▶ **Activity list**:
• a. In the report below on the Invictus Games Düsseldorf 2023, from whom did Annika Hutsler learn German?
• b. Extend the reporter's account of the Invictus Games Düsseldorf 2023, given below, by picking up right after its final sentence.

▶ **Text for analysis**:
::::

The INVICTUS GAMES DÜSSELDORF 2023 presented by Boeing were not only for the participants a special experience. Even the reporters enjoyed the pleasant encounters in the metropolis on the Rhine river. The retrospect of a professional sports reporter.
There is only a little space left for more pins on the ribbon of the chain hanging from the wheelchair. Hardly any other participant in the INVICTUS GAMES 23 presented by Boeing lives the international idea as intensively as Annika Hutsler, 27, from Los Angeles, whom I meet in the athletics hall.
She has exchanged pins with other participants from England, France, Denmark and many other countries. She is celebrating her success in the 100 metres, draped in a US flag, shows me quite unabashedly the carbon support she uses in the athletics competitions and talks about her further sporting plans in German. She learned it from an Austrian and a Bavarian while skateboarding in Venice Beach.

::::

▶ **Listed records**:
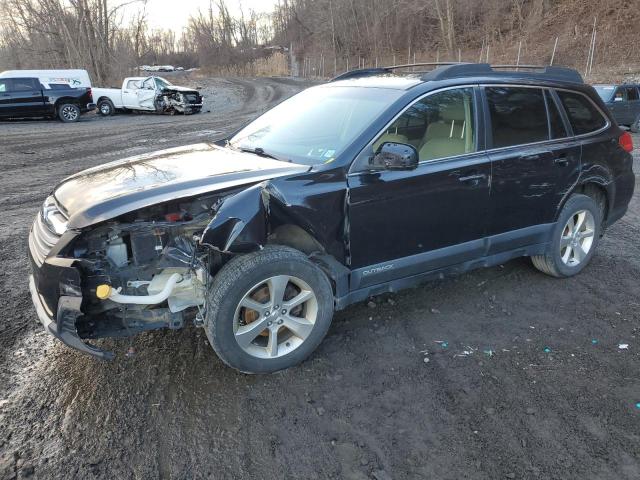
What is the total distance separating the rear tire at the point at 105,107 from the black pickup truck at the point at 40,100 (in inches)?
89.9

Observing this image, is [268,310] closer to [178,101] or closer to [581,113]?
[581,113]

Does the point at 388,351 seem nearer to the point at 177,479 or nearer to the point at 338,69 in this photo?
the point at 177,479

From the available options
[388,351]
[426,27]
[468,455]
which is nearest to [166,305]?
[388,351]

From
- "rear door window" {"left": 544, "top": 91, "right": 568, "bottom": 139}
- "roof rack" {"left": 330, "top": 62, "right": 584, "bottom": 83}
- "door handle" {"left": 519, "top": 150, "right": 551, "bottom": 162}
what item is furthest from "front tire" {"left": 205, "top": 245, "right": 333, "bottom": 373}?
"rear door window" {"left": 544, "top": 91, "right": 568, "bottom": 139}

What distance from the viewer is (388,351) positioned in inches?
136

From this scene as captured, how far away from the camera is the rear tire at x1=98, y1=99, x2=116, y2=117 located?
71.9 ft

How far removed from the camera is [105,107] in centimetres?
2200

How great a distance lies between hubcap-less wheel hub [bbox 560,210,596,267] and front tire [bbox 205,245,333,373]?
2.61 meters

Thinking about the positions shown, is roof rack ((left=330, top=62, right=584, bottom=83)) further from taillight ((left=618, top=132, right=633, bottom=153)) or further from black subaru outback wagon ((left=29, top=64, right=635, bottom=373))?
taillight ((left=618, top=132, right=633, bottom=153))

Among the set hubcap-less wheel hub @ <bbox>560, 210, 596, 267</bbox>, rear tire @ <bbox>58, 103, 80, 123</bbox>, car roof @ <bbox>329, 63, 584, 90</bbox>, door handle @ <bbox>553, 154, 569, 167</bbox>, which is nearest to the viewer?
car roof @ <bbox>329, 63, 584, 90</bbox>

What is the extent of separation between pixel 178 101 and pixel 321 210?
2011cm

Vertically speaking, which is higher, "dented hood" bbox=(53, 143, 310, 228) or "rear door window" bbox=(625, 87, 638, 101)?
"dented hood" bbox=(53, 143, 310, 228)

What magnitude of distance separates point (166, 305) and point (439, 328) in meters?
2.05

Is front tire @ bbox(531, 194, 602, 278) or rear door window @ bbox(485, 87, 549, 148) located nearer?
rear door window @ bbox(485, 87, 549, 148)
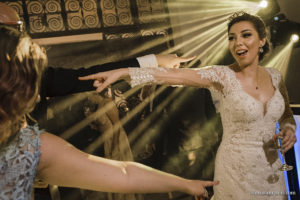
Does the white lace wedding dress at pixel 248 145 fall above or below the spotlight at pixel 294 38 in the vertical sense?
below

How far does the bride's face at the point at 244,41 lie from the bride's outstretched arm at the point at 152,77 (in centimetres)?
34

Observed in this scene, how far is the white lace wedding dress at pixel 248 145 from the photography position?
1830 millimetres

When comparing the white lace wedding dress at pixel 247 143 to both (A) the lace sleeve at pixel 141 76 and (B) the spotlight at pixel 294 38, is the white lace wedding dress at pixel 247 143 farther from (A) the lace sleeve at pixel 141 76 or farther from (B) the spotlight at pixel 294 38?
(B) the spotlight at pixel 294 38

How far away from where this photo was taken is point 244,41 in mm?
1877

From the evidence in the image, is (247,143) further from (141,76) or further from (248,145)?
(141,76)

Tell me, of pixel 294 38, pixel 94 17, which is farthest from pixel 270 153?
pixel 94 17

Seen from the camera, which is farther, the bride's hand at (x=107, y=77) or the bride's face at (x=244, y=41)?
the bride's face at (x=244, y=41)

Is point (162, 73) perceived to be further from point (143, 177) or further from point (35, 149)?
point (35, 149)

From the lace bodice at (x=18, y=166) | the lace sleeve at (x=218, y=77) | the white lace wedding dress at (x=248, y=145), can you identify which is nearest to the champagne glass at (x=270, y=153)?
the white lace wedding dress at (x=248, y=145)

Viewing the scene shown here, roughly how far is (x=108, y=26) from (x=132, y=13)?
0.47m

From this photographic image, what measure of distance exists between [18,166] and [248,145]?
1.57 metres

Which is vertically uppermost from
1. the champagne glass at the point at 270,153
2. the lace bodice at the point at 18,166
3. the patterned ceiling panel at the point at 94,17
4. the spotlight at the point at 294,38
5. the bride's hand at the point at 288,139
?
the patterned ceiling panel at the point at 94,17

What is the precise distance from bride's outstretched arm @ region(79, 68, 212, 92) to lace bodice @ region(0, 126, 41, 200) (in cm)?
56

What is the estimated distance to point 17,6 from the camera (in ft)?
11.3
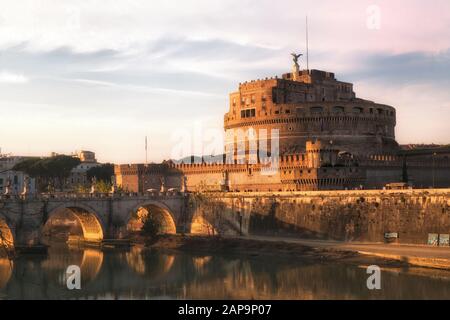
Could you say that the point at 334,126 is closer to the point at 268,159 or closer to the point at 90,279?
the point at 268,159

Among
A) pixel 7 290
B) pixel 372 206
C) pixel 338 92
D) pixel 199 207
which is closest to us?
pixel 7 290

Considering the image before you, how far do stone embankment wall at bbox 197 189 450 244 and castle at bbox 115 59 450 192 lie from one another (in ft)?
11.1

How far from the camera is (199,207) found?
2424 inches

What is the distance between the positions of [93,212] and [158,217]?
894cm

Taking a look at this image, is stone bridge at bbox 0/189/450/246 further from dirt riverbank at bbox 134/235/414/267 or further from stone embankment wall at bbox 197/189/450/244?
dirt riverbank at bbox 134/235/414/267

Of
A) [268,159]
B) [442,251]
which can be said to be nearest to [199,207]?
[268,159]

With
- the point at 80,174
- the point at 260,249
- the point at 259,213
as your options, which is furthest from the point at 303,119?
the point at 80,174

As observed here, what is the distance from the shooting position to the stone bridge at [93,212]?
165ft

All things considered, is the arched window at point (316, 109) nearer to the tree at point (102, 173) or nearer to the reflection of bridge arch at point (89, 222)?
the reflection of bridge arch at point (89, 222)

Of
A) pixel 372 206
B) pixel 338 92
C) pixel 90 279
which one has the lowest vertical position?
pixel 90 279

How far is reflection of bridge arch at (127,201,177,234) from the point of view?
61188 millimetres

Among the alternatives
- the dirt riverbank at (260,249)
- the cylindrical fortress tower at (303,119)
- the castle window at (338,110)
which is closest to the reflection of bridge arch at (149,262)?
the dirt riverbank at (260,249)

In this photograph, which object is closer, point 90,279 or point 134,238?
point 90,279

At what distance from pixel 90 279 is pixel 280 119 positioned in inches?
1373
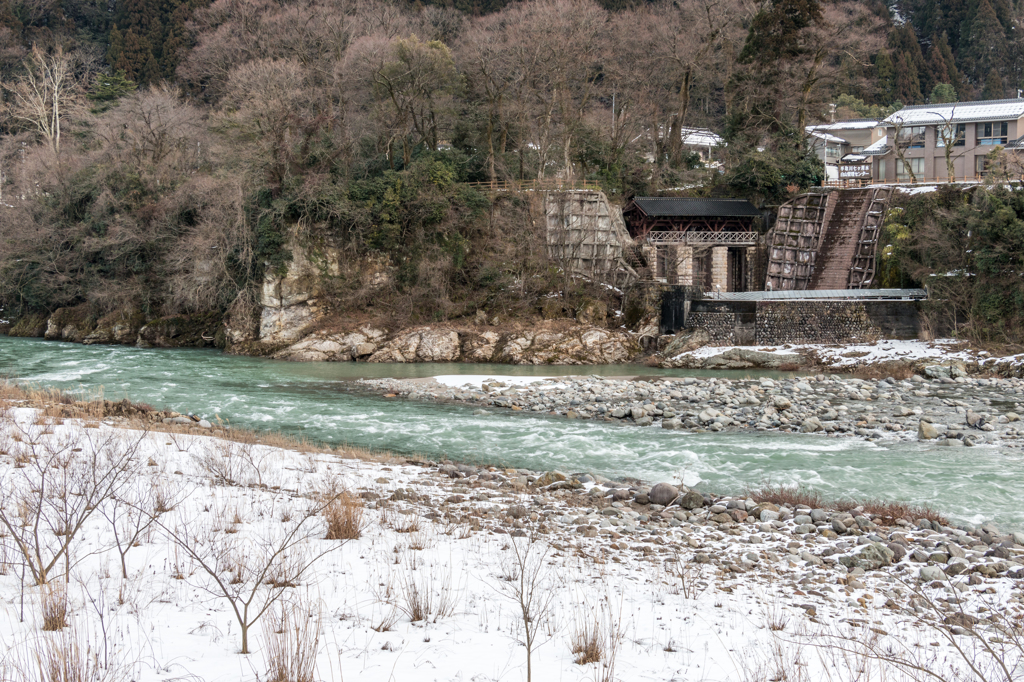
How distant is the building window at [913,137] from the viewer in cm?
4366

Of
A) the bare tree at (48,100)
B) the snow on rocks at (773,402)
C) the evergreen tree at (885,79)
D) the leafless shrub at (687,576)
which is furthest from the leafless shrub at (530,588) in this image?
the evergreen tree at (885,79)

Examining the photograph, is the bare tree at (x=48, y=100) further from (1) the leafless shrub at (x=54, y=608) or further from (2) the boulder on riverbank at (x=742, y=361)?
(1) the leafless shrub at (x=54, y=608)

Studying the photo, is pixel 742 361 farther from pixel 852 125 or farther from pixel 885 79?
pixel 885 79

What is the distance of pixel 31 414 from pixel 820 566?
40.2 ft

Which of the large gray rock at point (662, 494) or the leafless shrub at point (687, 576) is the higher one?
the leafless shrub at point (687, 576)

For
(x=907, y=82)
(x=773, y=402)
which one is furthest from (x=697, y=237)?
(x=907, y=82)

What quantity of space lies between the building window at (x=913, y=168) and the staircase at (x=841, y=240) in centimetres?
1088

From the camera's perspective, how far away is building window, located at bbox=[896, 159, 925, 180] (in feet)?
146

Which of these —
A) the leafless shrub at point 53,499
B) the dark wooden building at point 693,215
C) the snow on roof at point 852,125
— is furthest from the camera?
the snow on roof at point 852,125

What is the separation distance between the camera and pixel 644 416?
1684 centimetres

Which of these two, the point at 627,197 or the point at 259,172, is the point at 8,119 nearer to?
the point at 259,172

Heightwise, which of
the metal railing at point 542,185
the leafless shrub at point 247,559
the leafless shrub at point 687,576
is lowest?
the leafless shrub at point 687,576

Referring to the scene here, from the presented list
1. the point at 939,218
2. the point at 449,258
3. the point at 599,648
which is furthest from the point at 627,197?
the point at 599,648

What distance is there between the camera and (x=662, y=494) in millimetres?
Result: 9273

::::

▶ **Results by task**:
• a. She learned it from an Austrian and a Bavarian while skateboarding in Venice Beach.

• b.
The meeting with the sporty lady from the USA, who also once modelled for Tommy Hilfiger, was one of the very special encounters in Düsseldorf. The conversations were so different from those with the professional footballers from Mönchengladbach and Dortmund, Bochum or Leverkusen that I usually experience in my everyday professional life as a reporter for the “kicker” sports magazine.
It is this enthusiasm of the participants about meeting other soldiers who have been wounded in body or soul in service to their country, it is this togetherness, usually with a smile on their lips, that makes this week a special experience for the observers as well.
In rugby, for example, two wheelchairs crash into each other at full speed, the two opponents look puzzled at first, then they high-five each other and roll away smiling. For eight days, the MERKUR SPIEL-ARENA was a home for respect.
And there were always impressive encounters on the fringes of the events, which sharpened the view of brave competitors whom we met on the fringes of the training session, after the award ceremony, or sometimes in the catacombs of the arena. Like Lealand Muller, who showed me his bright red handwheel and told me that he had been responsible for everything to do with chains in the Canadian military, “from chainsaws to tanks”.
I was quite surprised on the sideline of a basketball game when William Pieczarka suddenly got up from his wheelchair and sat down next to me on a bench for the interview. Physically, everything was okay, said the ex-Marine soldier from Massachussets, who was wounded when deployed in Iraq and Afghanistan. “The problem is in my head”.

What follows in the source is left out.